# SUBMEDIA - Editorial

Setter: Jatin Khandual
Tester: Anshu Garg, Nishant Shah

SIMPLE

Greedy

# PROBLEM:

Given an array A of size N. Determine a subsequence of A of length K, with the largest possible median.

# EXPLANATION:

Observation: A subsequence of A of length K with median X exists if and only if there are at least \lfloor\frac K 2\rfloor elements in A greater than X (and \lfloor \frac{K-1}{2}\rfloor elements lesser than X.)
(Proof left to the reader as an exercise!)

Therefore, the largest possible median attainable will be the (\lfloor\frac K 2\rfloor-1)^{th} largest element of A. It can be trivially shown that, one subsequence with this median, would be the set of the K greatest elements of A.

How do I find the $K$ greatest elements of $A$ while maintaining the relative order of the elements?

Create an array of pairs whose elements are \{A_i, i\}, for all valid i.

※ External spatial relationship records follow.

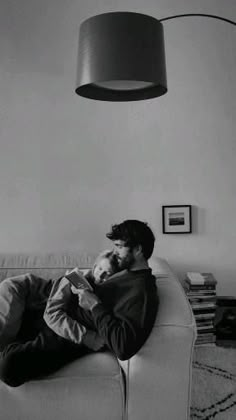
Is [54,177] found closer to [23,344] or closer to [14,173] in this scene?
[14,173]

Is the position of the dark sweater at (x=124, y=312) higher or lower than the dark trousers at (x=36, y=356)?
higher

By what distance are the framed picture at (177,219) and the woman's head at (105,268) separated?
4.22 feet

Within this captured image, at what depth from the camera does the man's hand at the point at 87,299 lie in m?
2.40

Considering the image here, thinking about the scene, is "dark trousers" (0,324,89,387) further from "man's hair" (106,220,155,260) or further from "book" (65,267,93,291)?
"man's hair" (106,220,155,260)

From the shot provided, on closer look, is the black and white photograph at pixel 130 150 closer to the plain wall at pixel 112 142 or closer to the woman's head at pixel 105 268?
the plain wall at pixel 112 142

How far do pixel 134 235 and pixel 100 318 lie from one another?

Sort the array in ascending order, by the first term. Create a new array with the last K elements of the sorted array. Then, sort this new array by the second term (the indices of the elements) to restore the relative order of the elements.

# TIME COMPLEXITY:

Since we sort the array twice (once to find the K greatest elements, once to restore the relative order of the selected elements), the total time complexity is:

O(2*N\log N) \approx O(N\log N)

# SOLUTIONS:

Editorialist’s solution can be found here

Experimental: For evaluation purposes, please rate the editorial (1 being poor and 5 excellent)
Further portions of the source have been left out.